暫く公園に居たが寒さに耐えられなくなり先ほどまでいたカフェに戻った。カフェにはまだ彼女が同じ席に座っていた。彼女の前に座り珈琲を頼んだ。

「…」

沈黙が流れる。

「…なにか言うことはある?」

それを破ったのは彼女だった。相変わらず冷たい眼差しを向けていた。どう答えようか悩んでいると

「何となくで気付いてると思うけど雪と付き合ってる」

答えたのはあなただった。なにも動じることなくただ淡々と伝えた。私は何も言わずに俯いた。

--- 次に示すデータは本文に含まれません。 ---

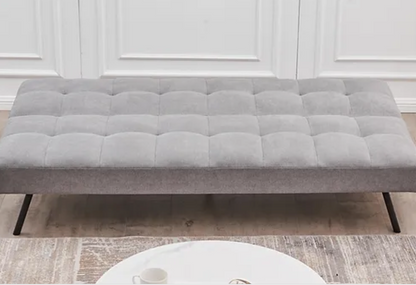SOFA LIT SOFA BED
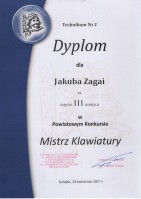 M Klaw Jz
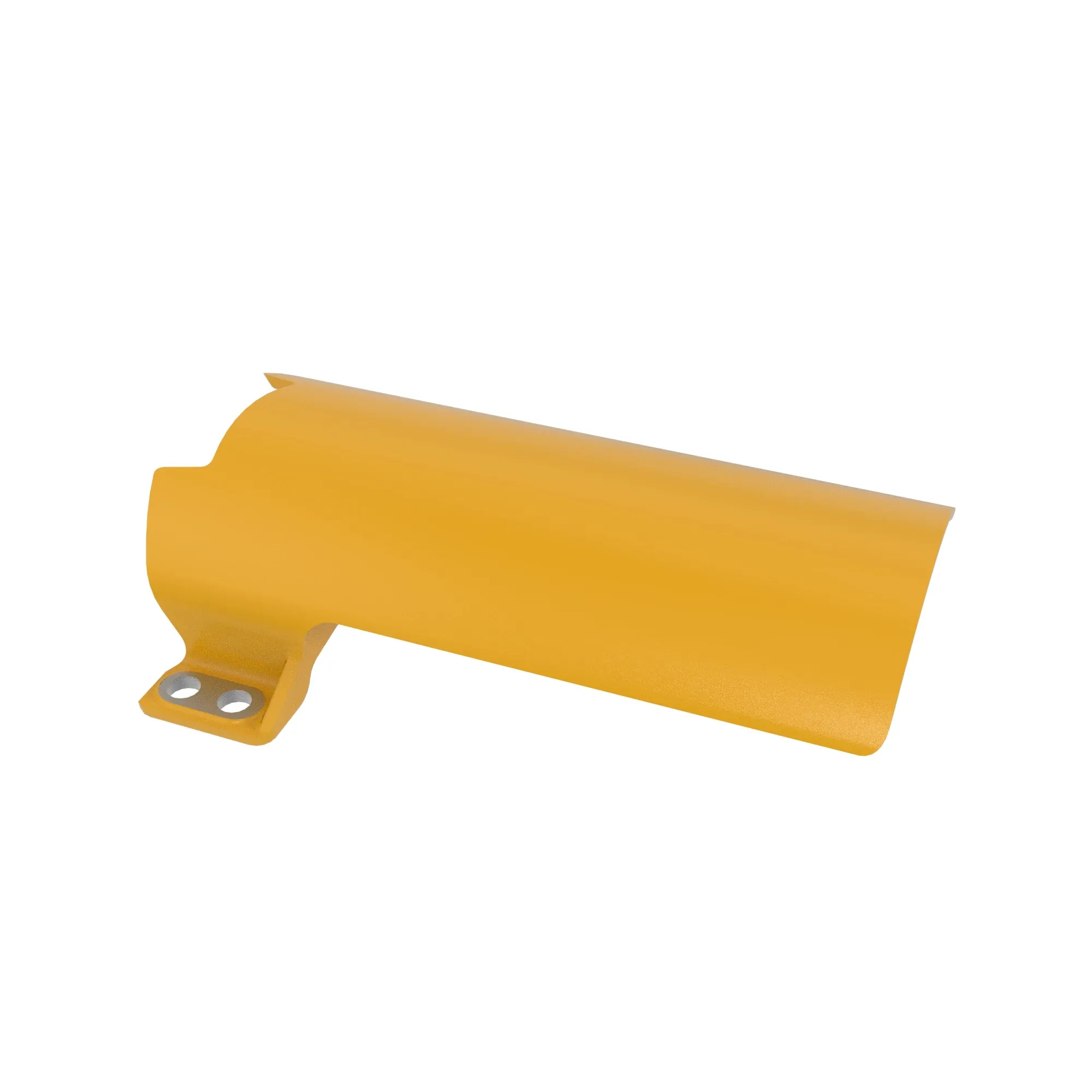 IDLER COVER 850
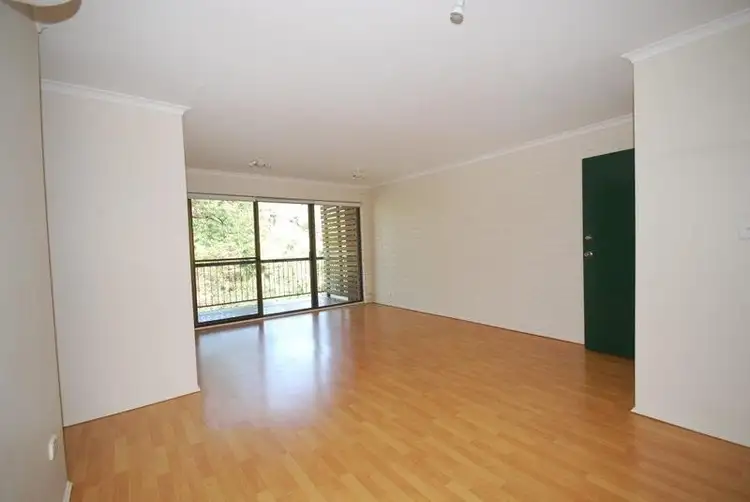 Second view of Homely unit listing, 8/102 Rockbourne Tce, Paddington QLD 4064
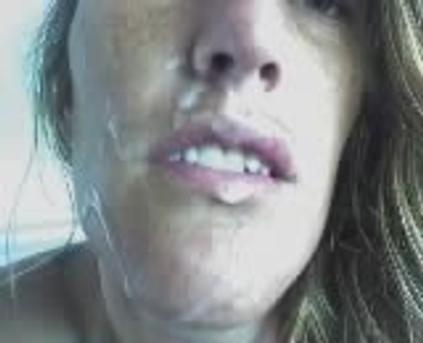 Girl Alone - lydiatylerxxx69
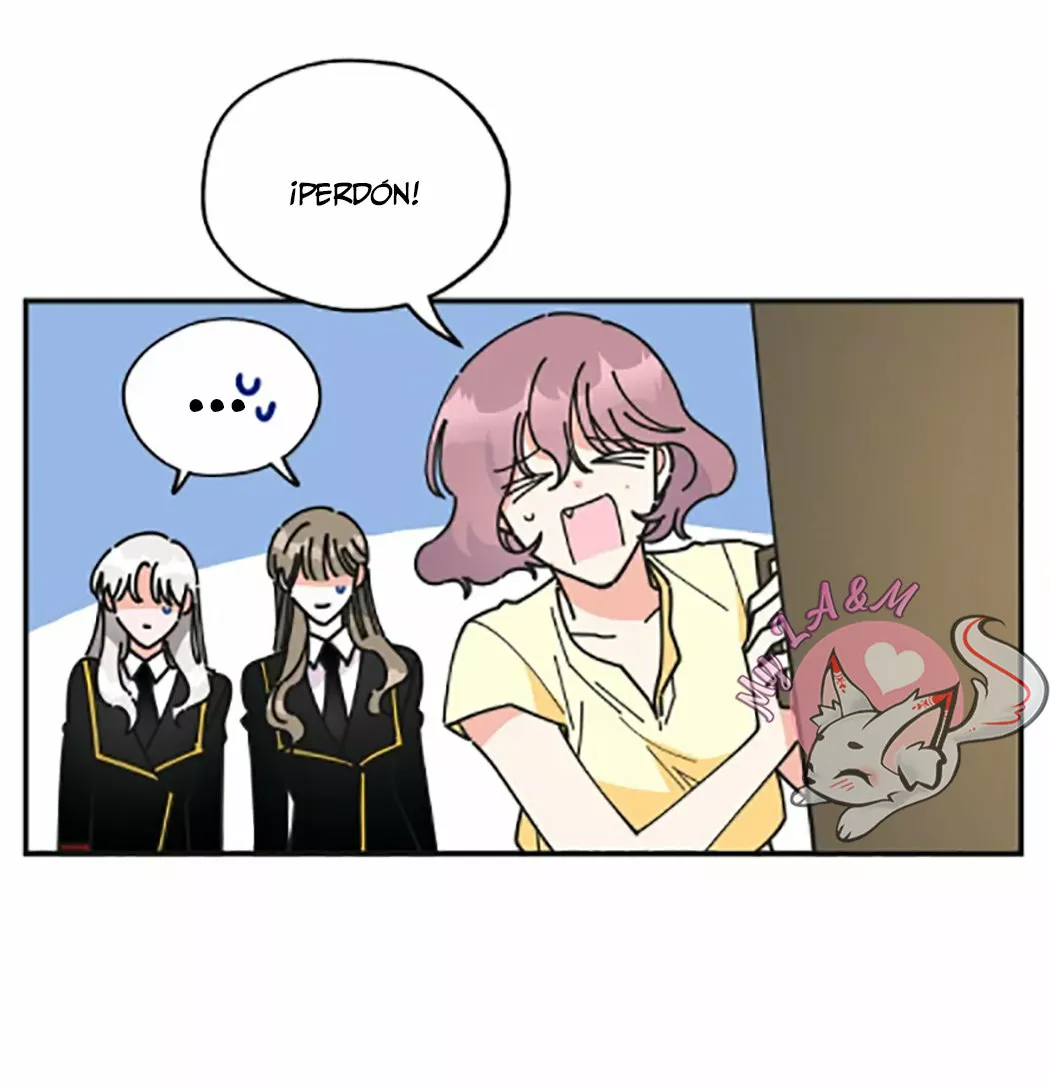 Página 59 del Manga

「…そんな気はしてた。最近の日向 雪ちゃんの話になるととても嬉しそうだったし」

彼女は溜息をつき椅子に深く腰掛ける。

「だからさきの気持ちには答えられない。多分この先も答えることは無い」

目の前ではっきりとした言葉で伝えた。

「そんなこと最初から分かってたよ 日向が振り向いてくれないことなんて」

「それでも私は日向のことが好きだから」

「…ごめん」

彼女の諦めない姿勢に困ったように俯ように謝る。

「謝ることじゃないよ。でも注意するんだよ。周りの人間全員が応援してくれる訳じゃない。況してや日向のお母さんは特別反対派の傾向が強い雪ちゃんとこは知らないけど、気をつけた方がいい」

「…それはあまり外で二人でいるなってことですか?」

私と目を合わせることなく隣に座っているあなたを見た。

「…日向のお母さん どこから聞いたか知らないけどあんたたちのこと勘づいてるよ」

それは私が、私たちが恐れていたこと。この狭い街では勘づかれるのは時間の問題だと思っていたがこんなにも早いとは。一人暮らしを始めたのは正解だった。実家を離れた事で私の親が関わってくることはない。

「…さきさん」

「なに?」

「この人…日向さんをお願いできませんか」

驚いた様子でこちらを見る。

「どういうこと!?」

声を挙げたのはひゅうさんだった。

「…多分日向さんのお母さんはこの街である程度名の知れてる方だからもし自分の娘が女の人と付き合ってるって知ったら相手の人間を陥れようとするはずです。定職に付かずウロウロしているような人間なら尚更。私が暫く姿を消せば何も言わなくなるはず…」

その言葉の意味を理解したひゅうさんは驚いて私の手を握った。

「それって…雪が居なくなるってことだよね 他の方法を考えようよ。絶対にあるはずだから」

「…日向さん。今すぐできる方法はこれしかないんです。すぐに手を打たないとこの街で暮らせなくなる」

あなたをなだめるように向き合い手を握り返した。

「連絡は取れるんですから大丈夫。日向さんはこの程度でダメになるような人じゃないでしょ?」

優しく諭すとあなたは渋々頷いた。

「…とりあえず今日は送っていきます。この話はまた後日で」

お会計を済ませて二人を車に乗せ送った。あなたを先に送って彼女と二人になった。